New AI-powered web browsers such as OpenAI's ChatGPT ATLAS and Perplexity's Comet are trying to unseat Google Chrome as the front door to the internet for billions of users. A key selling point of these products are their web browsing AI agents, which promise to complete tasks on a user's behalf by clicking around on websites and filling out forms.

But consumers may not be aware of the major risks to user privacy that come along with agentic browsing, a problem that the entire tech industry is trying to grapple with.

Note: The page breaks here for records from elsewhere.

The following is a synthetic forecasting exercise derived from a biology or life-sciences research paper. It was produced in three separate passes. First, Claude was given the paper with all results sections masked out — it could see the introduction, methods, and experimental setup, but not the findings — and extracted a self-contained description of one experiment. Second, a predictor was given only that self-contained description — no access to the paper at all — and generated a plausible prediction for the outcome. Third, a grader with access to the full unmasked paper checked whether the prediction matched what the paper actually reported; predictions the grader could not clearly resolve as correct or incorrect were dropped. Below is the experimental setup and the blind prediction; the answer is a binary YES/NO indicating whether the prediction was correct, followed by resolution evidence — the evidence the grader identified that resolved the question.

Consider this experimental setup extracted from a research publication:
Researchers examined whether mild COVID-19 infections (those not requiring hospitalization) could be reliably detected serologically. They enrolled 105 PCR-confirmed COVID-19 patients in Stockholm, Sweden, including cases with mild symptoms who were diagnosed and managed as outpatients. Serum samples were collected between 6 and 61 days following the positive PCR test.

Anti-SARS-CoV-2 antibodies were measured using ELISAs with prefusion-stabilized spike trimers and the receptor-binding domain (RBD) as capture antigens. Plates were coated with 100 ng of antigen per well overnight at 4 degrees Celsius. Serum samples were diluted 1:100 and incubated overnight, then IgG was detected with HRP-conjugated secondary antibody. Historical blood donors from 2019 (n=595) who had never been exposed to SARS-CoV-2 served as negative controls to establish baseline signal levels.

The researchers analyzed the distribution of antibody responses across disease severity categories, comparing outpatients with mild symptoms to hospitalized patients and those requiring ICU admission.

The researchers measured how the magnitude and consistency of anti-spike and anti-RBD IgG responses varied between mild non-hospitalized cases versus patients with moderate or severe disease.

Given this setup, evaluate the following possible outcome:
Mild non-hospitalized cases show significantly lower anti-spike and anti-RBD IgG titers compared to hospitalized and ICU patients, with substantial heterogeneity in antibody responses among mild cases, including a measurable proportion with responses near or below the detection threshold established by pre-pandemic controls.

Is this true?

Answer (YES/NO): NO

Cybersecurity experts who spoke to TechCrunch say AI browser agents pose a larger risk to user privacy compared to traditional browsers. They say consumers should consider how much access they give web browsing AI agents, and whether the purported benefits outweigh the risks.

[...] There are a few practical ways users can protect themselves while using AI browsers. Rachel Tobac, CEO of the security awareness training firm SocialProof Security, tells TechCrunch that user credentials for AI browsers are likely to become a new target for attackers. She says users should ensure they're using unique passwords and multi-factor authentication for these accounts to protect them.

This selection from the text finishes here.